Today, he sees no need for national apologies, instead he simply wants Scots to understand the role the nation played in the slave trade and the impact it has on lives even now.
“When you read the history of slavery, it’s all chains, horror, beatings and Atlantic crossings. There is not a lot of dignity in it.
“I’d rather tell it in terms of people’s relationships with other people and the names that can’t be changed. It’s about understanding how Jamaican people see Scotland as part of their identity, and how connected we are.
“It is part of history,” he adds. “If you brush stuff out then you cannot be the nation you think you are.”
• Professor Geoff Palmer will be speaking at Celebrating Black History Month at the Civic Centre, Howden South Road, Livingston, this Saturday, October 26. The event will include debate, performances, African music, arts and crafts.
ARCHIBALD Dalzel from Kirkliston firmly believed the slave trade was good for West Africans as it rescued them from constant warring in their homeland.
He managed the notorious Cape Coast Castle for ten years in what is now Ghana. Up to 1500 slaves were held there at a time before being sent to North America or the West Indies. They were kept in dingy dungeons sometimes for up to three months waiting for a slave ship.
His book, History of Dahomey – An Inland Kingdom of Africa, argued in favour of the slave trade.
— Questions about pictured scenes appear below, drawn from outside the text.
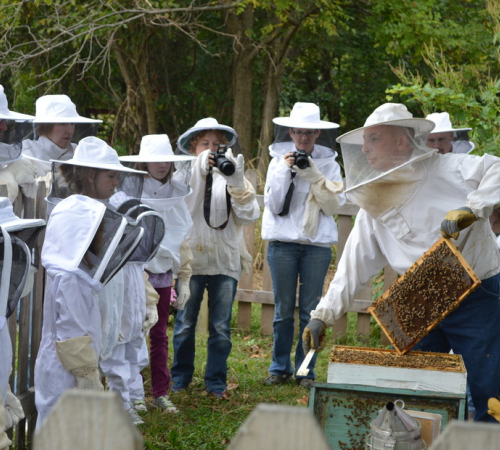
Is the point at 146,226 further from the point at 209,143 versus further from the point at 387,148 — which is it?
the point at 209,143

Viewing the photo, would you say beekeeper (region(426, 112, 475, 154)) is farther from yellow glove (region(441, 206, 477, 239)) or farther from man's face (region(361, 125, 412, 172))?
yellow glove (region(441, 206, 477, 239))

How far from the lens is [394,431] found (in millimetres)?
2250

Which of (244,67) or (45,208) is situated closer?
(45,208)

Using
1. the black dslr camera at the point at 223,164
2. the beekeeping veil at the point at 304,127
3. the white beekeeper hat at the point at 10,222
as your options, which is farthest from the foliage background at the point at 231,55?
the white beekeeper hat at the point at 10,222

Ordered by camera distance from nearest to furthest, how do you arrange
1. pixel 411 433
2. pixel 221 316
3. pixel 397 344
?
pixel 411 433 < pixel 397 344 < pixel 221 316

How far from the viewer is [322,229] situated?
552 centimetres

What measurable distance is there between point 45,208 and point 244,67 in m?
8.22

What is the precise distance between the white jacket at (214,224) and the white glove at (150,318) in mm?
720

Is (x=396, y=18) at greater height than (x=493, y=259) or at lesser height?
greater

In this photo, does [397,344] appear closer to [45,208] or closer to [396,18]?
[45,208]

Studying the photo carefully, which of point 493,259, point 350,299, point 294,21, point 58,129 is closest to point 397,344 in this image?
point 350,299

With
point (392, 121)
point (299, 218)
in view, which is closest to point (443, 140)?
point (299, 218)

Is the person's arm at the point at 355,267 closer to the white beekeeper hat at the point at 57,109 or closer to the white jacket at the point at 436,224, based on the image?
the white jacket at the point at 436,224

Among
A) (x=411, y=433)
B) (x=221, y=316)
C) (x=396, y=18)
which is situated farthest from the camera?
(x=396, y=18)
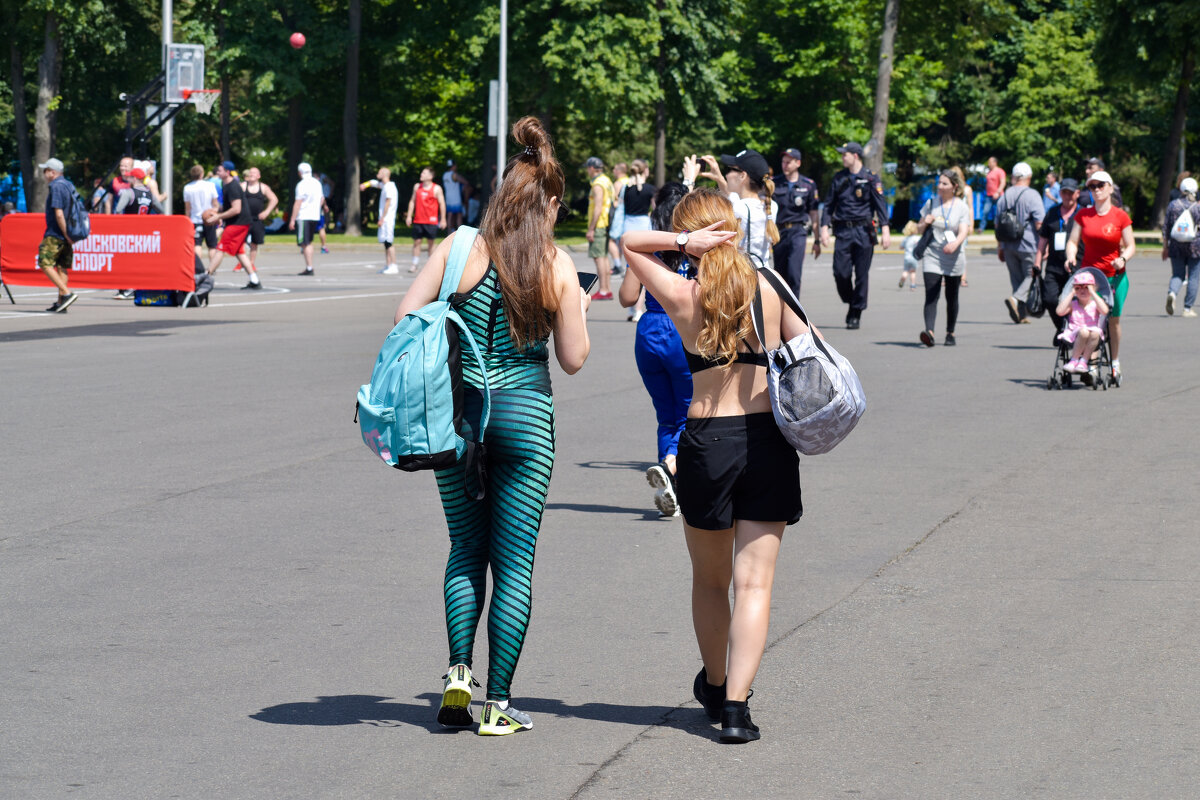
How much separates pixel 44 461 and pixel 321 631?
4.25 metres

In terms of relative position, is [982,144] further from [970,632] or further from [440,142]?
[970,632]

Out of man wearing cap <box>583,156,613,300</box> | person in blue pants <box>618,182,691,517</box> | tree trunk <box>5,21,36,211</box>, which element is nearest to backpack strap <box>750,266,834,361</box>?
person in blue pants <box>618,182,691,517</box>

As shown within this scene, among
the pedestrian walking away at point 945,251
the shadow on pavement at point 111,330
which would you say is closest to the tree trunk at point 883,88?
the pedestrian walking away at point 945,251

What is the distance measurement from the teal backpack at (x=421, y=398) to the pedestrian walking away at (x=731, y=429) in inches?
25.0

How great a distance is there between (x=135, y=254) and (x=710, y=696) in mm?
17553

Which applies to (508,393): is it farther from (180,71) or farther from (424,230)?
(424,230)

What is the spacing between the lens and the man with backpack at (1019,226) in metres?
19.5

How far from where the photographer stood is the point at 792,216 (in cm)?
1762

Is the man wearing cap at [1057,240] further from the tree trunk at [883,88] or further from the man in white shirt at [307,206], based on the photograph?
the tree trunk at [883,88]

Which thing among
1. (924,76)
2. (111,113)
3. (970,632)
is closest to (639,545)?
(970,632)

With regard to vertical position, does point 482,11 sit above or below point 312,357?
above

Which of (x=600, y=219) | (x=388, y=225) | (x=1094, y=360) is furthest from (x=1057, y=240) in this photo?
(x=388, y=225)

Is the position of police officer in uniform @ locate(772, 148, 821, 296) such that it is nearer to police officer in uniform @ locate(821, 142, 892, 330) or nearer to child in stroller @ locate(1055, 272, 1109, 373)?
police officer in uniform @ locate(821, 142, 892, 330)

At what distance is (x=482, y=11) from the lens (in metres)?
47.7
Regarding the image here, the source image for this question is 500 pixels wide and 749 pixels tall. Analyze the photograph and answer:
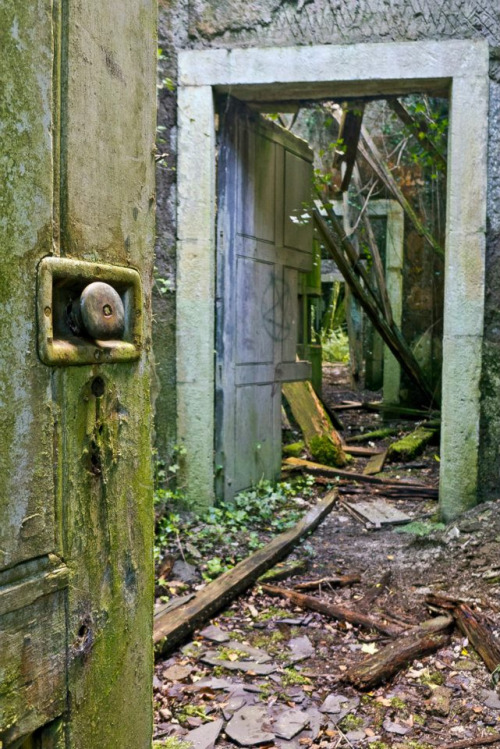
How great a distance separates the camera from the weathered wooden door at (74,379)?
3.20ft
DURING the early 18th century, up to four vessels a year sailed from Leith to America, Jamaica and Grenada. They left carrying items like clothes for slaves, tools and household goods, and returned with cargoes such as rum, rice, sugar and spices. Several sugar-houses sprang up in Leith to refine the sweet cargo for a population which had rapidly developed a sweet tooth.
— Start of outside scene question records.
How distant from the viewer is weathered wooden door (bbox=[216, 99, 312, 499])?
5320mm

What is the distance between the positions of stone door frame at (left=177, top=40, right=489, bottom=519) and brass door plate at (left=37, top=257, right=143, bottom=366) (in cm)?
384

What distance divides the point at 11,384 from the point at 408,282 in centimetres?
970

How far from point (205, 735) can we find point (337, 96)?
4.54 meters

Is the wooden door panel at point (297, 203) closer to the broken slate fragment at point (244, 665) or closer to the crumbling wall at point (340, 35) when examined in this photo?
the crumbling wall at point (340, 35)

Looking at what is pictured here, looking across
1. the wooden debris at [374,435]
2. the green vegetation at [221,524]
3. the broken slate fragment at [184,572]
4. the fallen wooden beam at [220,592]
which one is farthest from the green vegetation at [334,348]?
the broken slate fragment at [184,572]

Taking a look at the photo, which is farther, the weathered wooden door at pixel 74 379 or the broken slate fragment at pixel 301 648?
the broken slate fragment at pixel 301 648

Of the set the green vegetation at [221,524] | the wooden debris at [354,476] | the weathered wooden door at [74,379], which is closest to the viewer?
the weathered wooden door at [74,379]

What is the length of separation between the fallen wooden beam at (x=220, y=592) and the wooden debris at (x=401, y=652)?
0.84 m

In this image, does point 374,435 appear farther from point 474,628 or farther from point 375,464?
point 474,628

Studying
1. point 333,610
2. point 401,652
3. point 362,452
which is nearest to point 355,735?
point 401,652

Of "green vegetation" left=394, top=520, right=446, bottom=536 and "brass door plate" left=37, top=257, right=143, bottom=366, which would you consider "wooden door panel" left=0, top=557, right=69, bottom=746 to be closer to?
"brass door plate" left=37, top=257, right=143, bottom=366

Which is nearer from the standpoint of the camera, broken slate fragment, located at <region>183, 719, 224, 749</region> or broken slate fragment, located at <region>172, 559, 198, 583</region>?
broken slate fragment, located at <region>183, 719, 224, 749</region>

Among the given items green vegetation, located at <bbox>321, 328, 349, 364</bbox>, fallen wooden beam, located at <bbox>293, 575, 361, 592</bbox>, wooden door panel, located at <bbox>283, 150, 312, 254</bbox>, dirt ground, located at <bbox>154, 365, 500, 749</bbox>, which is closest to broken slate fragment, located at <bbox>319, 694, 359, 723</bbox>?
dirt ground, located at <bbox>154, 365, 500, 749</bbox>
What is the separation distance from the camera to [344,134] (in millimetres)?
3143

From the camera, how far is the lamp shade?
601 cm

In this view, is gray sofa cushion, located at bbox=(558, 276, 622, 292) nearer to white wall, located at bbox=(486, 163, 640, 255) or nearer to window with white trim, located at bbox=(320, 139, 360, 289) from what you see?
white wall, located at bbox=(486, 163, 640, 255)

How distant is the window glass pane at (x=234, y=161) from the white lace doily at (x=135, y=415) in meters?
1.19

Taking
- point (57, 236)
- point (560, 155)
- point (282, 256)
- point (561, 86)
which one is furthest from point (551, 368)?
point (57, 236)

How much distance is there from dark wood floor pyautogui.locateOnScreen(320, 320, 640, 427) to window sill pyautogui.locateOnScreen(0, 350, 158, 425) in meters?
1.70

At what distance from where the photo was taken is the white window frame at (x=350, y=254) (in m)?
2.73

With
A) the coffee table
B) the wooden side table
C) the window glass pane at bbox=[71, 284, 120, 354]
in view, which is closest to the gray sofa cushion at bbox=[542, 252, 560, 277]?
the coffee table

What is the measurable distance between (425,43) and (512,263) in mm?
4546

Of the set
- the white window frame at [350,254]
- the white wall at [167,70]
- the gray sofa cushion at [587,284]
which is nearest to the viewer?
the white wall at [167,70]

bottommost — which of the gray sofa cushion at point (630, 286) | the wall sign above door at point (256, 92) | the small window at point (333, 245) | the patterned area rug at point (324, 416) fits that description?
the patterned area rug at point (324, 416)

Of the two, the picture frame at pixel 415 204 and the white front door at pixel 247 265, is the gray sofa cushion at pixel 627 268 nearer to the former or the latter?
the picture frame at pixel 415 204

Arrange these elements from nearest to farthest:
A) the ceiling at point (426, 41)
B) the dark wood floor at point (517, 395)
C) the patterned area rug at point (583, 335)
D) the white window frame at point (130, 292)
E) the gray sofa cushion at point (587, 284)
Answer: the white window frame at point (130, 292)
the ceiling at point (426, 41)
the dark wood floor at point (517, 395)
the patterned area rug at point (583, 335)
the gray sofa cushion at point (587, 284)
LORD Provost William Alexander was among those who owned ships that sailed to and from the plantations – he owned four vessels at a time when it was rare for even one vessel to be owned by a single person. Meanwhile, tobacco from plantations in the Americas arrived at merchant James Gillespie’s High Street tobacco and snuff shop. The fortune he made from Virginia plantation tobacco was left to build the school that bears his name.
John Newlands, of Bathgate, made a fortune using slave labour in Jamaica. He left thousands in his will to establish Bathgate Academy.
And in 1750 Dr Archibald Kerr left Jamaican estate – with 39 slaves and annual income of around £220 – to the management of the Royal Infirmary of Edinburgh.
BLACK children were brought from plantations to work as personal servants for Edinburgh’s well heeled. The Dowager Countess Stair “owned” a black slave called Oronoce in the 1740s. Some were sold, other escaped and a few became integrated into society. Freed slave John Edmonstone came to Scotland from South America with his former master and went on to teach taxidermy to Edinburgh University students, including Charles Darwin.
Many owners brought their slaves to Jock’s Lodge to learn a trade, returning them to the Caribbean later to sell off at a profit.
AN advert offering a 19-year-old woman and her baby boy for sale appeared in the Edinburgh Evening Courant on August 30, 1766. Adverts were often placed for masters seeking runaway slaves, sometimes threatening to dire consequences to any who dared to help the absconders.
One advert appeared in the Courant in March 1721 seeking a missing slave called Ann, who disappeared while wearing a brass collar around her neck inscribed “Gustavos Brown in Dalkeith, his negro”.